The matter would have ended there if Shirakawa hadn’t been arrested earlier this year on other charges (stolen campaign donations in excess of $100,000 and the theft of public monies – all to fuel his gambling addiction).  Police took DNA from Shirakawa during his arrest on these charges and were then able to match it to at least one postage stamp used to mail the 2010 flyers.  Needless to say, Carrasco has been vindicated, at least as far as her reputation goes.  Yet, it’s an empty victory, as the election results cannot be overturned nor the election re-lived.

Refinement of Plea Bargain Agreement in California Supreme Court

Usually, plea bargaining is the purview of prosecutors in criminal cases, but recently the California Supreme Court has unanimously determined that judges may inform defendants of their possible sentence if they plead guilty to the charges against them.  This dangerous precedent has caused quite a stir in the state and has  completely re-defined the roles of judges and attorneys.  A balance is meant to exist between the court’s representative, the judge, and the attorneys dealing with the case.  Normally, judges are meant to be impartial, upholding the law that already exists – not creating new laws or acting as lawyers do.

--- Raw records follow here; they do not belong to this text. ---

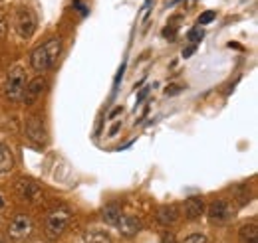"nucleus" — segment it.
Wrapping results in <instances>:
<instances>
[{
	"label": "nucleus",
	"instance_id": "nucleus-5",
	"mask_svg": "<svg viewBox=\"0 0 258 243\" xmlns=\"http://www.w3.org/2000/svg\"><path fill=\"white\" fill-rule=\"evenodd\" d=\"M14 28L18 32L20 38H30L36 30V14L30 8L20 6L16 10V18H14Z\"/></svg>",
	"mask_w": 258,
	"mask_h": 243
},
{
	"label": "nucleus",
	"instance_id": "nucleus-19",
	"mask_svg": "<svg viewBox=\"0 0 258 243\" xmlns=\"http://www.w3.org/2000/svg\"><path fill=\"white\" fill-rule=\"evenodd\" d=\"M183 243H209V239H207V235H203V233H193V235L185 237Z\"/></svg>",
	"mask_w": 258,
	"mask_h": 243
},
{
	"label": "nucleus",
	"instance_id": "nucleus-15",
	"mask_svg": "<svg viewBox=\"0 0 258 243\" xmlns=\"http://www.w3.org/2000/svg\"><path fill=\"white\" fill-rule=\"evenodd\" d=\"M101 215H103V219H105L107 225H117V221L121 219L123 213H121V208H119L117 204H109V206L103 208Z\"/></svg>",
	"mask_w": 258,
	"mask_h": 243
},
{
	"label": "nucleus",
	"instance_id": "nucleus-26",
	"mask_svg": "<svg viewBox=\"0 0 258 243\" xmlns=\"http://www.w3.org/2000/svg\"><path fill=\"white\" fill-rule=\"evenodd\" d=\"M0 22H4V10L0 8Z\"/></svg>",
	"mask_w": 258,
	"mask_h": 243
},
{
	"label": "nucleus",
	"instance_id": "nucleus-1",
	"mask_svg": "<svg viewBox=\"0 0 258 243\" xmlns=\"http://www.w3.org/2000/svg\"><path fill=\"white\" fill-rule=\"evenodd\" d=\"M60 52H62V42L58 38H50L48 42H44L34 50L30 56V63L36 71H46L58 61Z\"/></svg>",
	"mask_w": 258,
	"mask_h": 243
},
{
	"label": "nucleus",
	"instance_id": "nucleus-17",
	"mask_svg": "<svg viewBox=\"0 0 258 243\" xmlns=\"http://www.w3.org/2000/svg\"><path fill=\"white\" fill-rule=\"evenodd\" d=\"M187 38H189V42H193V44H197V42H201V40L205 38V32L201 30V26H197V28H193V30H189V34H187Z\"/></svg>",
	"mask_w": 258,
	"mask_h": 243
},
{
	"label": "nucleus",
	"instance_id": "nucleus-4",
	"mask_svg": "<svg viewBox=\"0 0 258 243\" xmlns=\"http://www.w3.org/2000/svg\"><path fill=\"white\" fill-rule=\"evenodd\" d=\"M34 231V221L30 215L26 213H18L12 217V221L8 223V237L12 241L20 243L24 239H28Z\"/></svg>",
	"mask_w": 258,
	"mask_h": 243
},
{
	"label": "nucleus",
	"instance_id": "nucleus-22",
	"mask_svg": "<svg viewBox=\"0 0 258 243\" xmlns=\"http://www.w3.org/2000/svg\"><path fill=\"white\" fill-rule=\"evenodd\" d=\"M147 93H149V87H145L143 91H139V95H137V103H141V101L145 99V95H147Z\"/></svg>",
	"mask_w": 258,
	"mask_h": 243
},
{
	"label": "nucleus",
	"instance_id": "nucleus-10",
	"mask_svg": "<svg viewBox=\"0 0 258 243\" xmlns=\"http://www.w3.org/2000/svg\"><path fill=\"white\" fill-rule=\"evenodd\" d=\"M115 227L121 231V235L133 237L135 233H139V229H141V221H139L137 217H133V215H121V219L117 221Z\"/></svg>",
	"mask_w": 258,
	"mask_h": 243
},
{
	"label": "nucleus",
	"instance_id": "nucleus-11",
	"mask_svg": "<svg viewBox=\"0 0 258 243\" xmlns=\"http://www.w3.org/2000/svg\"><path fill=\"white\" fill-rule=\"evenodd\" d=\"M14 168V154L8 145L0 143V174H8Z\"/></svg>",
	"mask_w": 258,
	"mask_h": 243
},
{
	"label": "nucleus",
	"instance_id": "nucleus-18",
	"mask_svg": "<svg viewBox=\"0 0 258 243\" xmlns=\"http://www.w3.org/2000/svg\"><path fill=\"white\" fill-rule=\"evenodd\" d=\"M215 18H217V14H215L213 10H207V12H203V14L199 16V24H211Z\"/></svg>",
	"mask_w": 258,
	"mask_h": 243
},
{
	"label": "nucleus",
	"instance_id": "nucleus-9",
	"mask_svg": "<svg viewBox=\"0 0 258 243\" xmlns=\"http://www.w3.org/2000/svg\"><path fill=\"white\" fill-rule=\"evenodd\" d=\"M203 213H205V204H203L201 198L191 196V198H187V200L183 202V215H185L187 219H197V217H201Z\"/></svg>",
	"mask_w": 258,
	"mask_h": 243
},
{
	"label": "nucleus",
	"instance_id": "nucleus-8",
	"mask_svg": "<svg viewBox=\"0 0 258 243\" xmlns=\"http://www.w3.org/2000/svg\"><path fill=\"white\" fill-rule=\"evenodd\" d=\"M26 137L36 143V145H46V141H48V135H46V129H44V123L40 121L36 115L28 119L26 123Z\"/></svg>",
	"mask_w": 258,
	"mask_h": 243
},
{
	"label": "nucleus",
	"instance_id": "nucleus-2",
	"mask_svg": "<svg viewBox=\"0 0 258 243\" xmlns=\"http://www.w3.org/2000/svg\"><path fill=\"white\" fill-rule=\"evenodd\" d=\"M26 87H28V77L24 67L14 65L10 67L8 75H6V83H4V95L8 101H22L26 95Z\"/></svg>",
	"mask_w": 258,
	"mask_h": 243
},
{
	"label": "nucleus",
	"instance_id": "nucleus-16",
	"mask_svg": "<svg viewBox=\"0 0 258 243\" xmlns=\"http://www.w3.org/2000/svg\"><path fill=\"white\" fill-rule=\"evenodd\" d=\"M44 89H46V81L38 77V79L30 81V85L26 87V95H24V99H26L28 103H34V99H36V97H40V95L44 93Z\"/></svg>",
	"mask_w": 258,
	"mask_h": 243
},
{
	"label": "nucleus",
	"instance_id": "nucleus-25",
	"mask_svg": "<svg viewBox=\"0 0 258 243\" xmlns=\"http://www.w3.org/2000/svg\"><path fill=\"white\" fill-rule=\"evenodd\" d=\"M6 34V22H0V38H4Z\"/></svg>",
	"mask_w": 258,
	"mask_h": 243
},
{
	"label": "nucleus",
	"instance_id": "nucleus-7",
	"mask_svg": "<svg viewBox=\"0 0 258 243\" xmlns=\"http://www.w3.org/2000/svg\"><path fill=\"white\" fill-rule=\"evenodd\" d=\"M16 194L22 202H28V204H38L42 200V188L38 184L30 180V178H22L16 184Z\"/></svg>",
	"mask_w": 258,
	"mask_h": 243
},
{
	"label": "nucleus",
	"instance_id": "nucleus-24",
	"mask_svg": "<svg viewBox=\"0 0 258 243\" xmlns=\"http://www.w3.org/2000/svg\"><path fill=\"white\" fill-rule=\"evenodd\" d=\"M193 52H195V46H191L189 50H185V52H183V56H185V58H189V56H193Z\"/></svg>",
	"mask_w": 258,
	"mask_h": 243
},
{
	"label": "nucleus",
	"instance_id": "nucleus-13",
	"mask_svg": "<svg viewBox=\"0 0 258 243\" xmlns=\"http://www.w3.org/2000/svg\"><path fill=\"white\" fill-rule=\"evenodd\" d=\"M177 217H179V212H177L175 206H163V208H159V212H157V221H159L161 225H171V223H175Z\"/></svg>",
	"mask_w": 258,
	"mask_h": 243
},
{
	"label": "nucleus",
	"instance_id": "nucleus-6",
	"mask_svg": "<svg viewBox=\"0 0 258 243\" xmlns=\"http://www.w3.org/2000/svg\"><path fill=\"white\" fill-rule=\"evenodd\" d=\"M207 215H209V221L211 223H217V225H223L226 221H230L234 217V208L230 206V202L226 200H217L209 206L207 210Z\"/></svg>",
	"mask_w": 258,
	"mask_h": 243
},
{
	"label": "nucleus",
	"instance_id": "nucleus-3",
	"mask_svg": "<svg viewBox=\"0 0 258 243\" xmlns=\"http://www.w3.org/2000/svg\"><path fill=\"white\" fill-rule=\"evenodd\" d=\"M70 221H72V213L68 208L64 206H58V208H52L48 215H46V235L50 237V239H58L62 233L66 231V227L70 225Z\"/></svg>",
	"mask_w": 258,
	"mask_h": 243
},
{
	"label": "nucleus",
	"instance_id": "nucleus-21",
	"mask_svg": "<svg viewBox=\"0 0 258 243\" xmlns=\"http://www.w3.org/2000/svg\"><path fill=\"white\" fill-rule=\"evenodd\" d=\"M163 36H169L167 40H175V38H173V36H175V28H165V30H163Z\"/></svg>",
	"mask_w": 258,
	"mask_h": 243
},
{
	"label": "nucleus",
	"instance_id": "nucleus-20",
	"mask_svg": "<svg viewBox=\"0 0 258 243\" xmlns=\"http://www.w3.org/2000/svg\"><path fill=\"white\" fill-rule=\"evenodd\" d=\"M161 243H177V239H175V235H173V233L165 231V233L161 235Z\"/></svg>",
	"mask_w": 258,
	"mask_h": 243
},
{
	"label": "nucleus",
	"instance_id": "nucleus-14",
	"mask_svg": "<svg viewBox=\"0 0 258 243\" xmlns=\"http://www.w3.org/2000/svg\"><path fill=\"white\" fill-rule=\"evenodd\" d=\"M84 243H113V239L103 229H90L84 233Z\"/></svg>",
	"mask_w": 258,
	"mask_h": 243
},
{
	"label": "nucleus",
	"instance_id": "nucleus-12",
	"mask_svg": "<svg viewBox=\"0 0 258 243\" xmlns=\"http://www.w3.org/2000/svg\"><path fill=\"white\" fill-rule=\"evenodd\" d=\"M238 237L242 243H258V225L254 221L250 223H244L238 231Z\"/></svg>",
	"mask_w": 258,
	"mask_h": 243
},
{
	"label": "nucleus",
	"instance_id": "nucleus-23",
	"mask_svg": "<svg viewBox=\"0 0 258 243\" xmlns=\"http://www.w3.org/2000/svg\"><path fill=\"white\" fill-rule=\"evenodd\" d=\"M119 113H121V107H117V109H113V111H111V115H109V119H115V117H117Z\"/></svg>",
	"mask_w": 258,
	"mask_h": 243
},
{
	"label": "nucleus",
	"instance_id": "nucleus-27",
	"mask_svg": "<svg viewBox=\"0 0 258 243\" xmlns=\"http://www.w3.org/2000/svg\"><path fill=\"white\" fill-rule=\"evenodd\" d=\"M2 208H4V202H2V198H0V210H2Z\"/></svg>",
	"mask_w": 258,
	"mask_h": 243
}]
</instances>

The case that set fire to this new debate over whether judicial plea-bargaining (which would be crossing the line) is the same as informing criminal defendants of their “indicated sentence” involved a man named Wesley Clancey, who was arrested n 2010 for forging checks more than $123,000  in Santa Clara County.  Because Clancey had already been convicted in the past of a felony, the prosecutor in the case argued for an 8-9 year prison term.  However, Judge Rene Navarro told Clancey something entirely different – that he planned to give him 5 years instead of 8-9 because the conviction was more than 10 years old.  In the end, Clancey got the 5 years, partly because he pleaded no contest to the charges as per Judge Navarro’s comments (see People vs. Clancey, S200158).

While some see this incredible change as positive, allowing the court to spend less time on particular cases in which the defendant admits guilt, other see this as an overwhelming blow to the legitimacy of prosecutorial power and authority.  The truth of the matter is, however, that prosecutors are often overzealous in their sentencing requests.  And judges?  Well, let’s just say that they are likely to have a great deal more experience and knowledge than the average prosecutor.  Now, when it seems that the prosecution is being unreasonable, a California judge can adjust and control for this factor, making the judicial process run more smoothly and saving the tax payers of the state the money for unnecessary trials.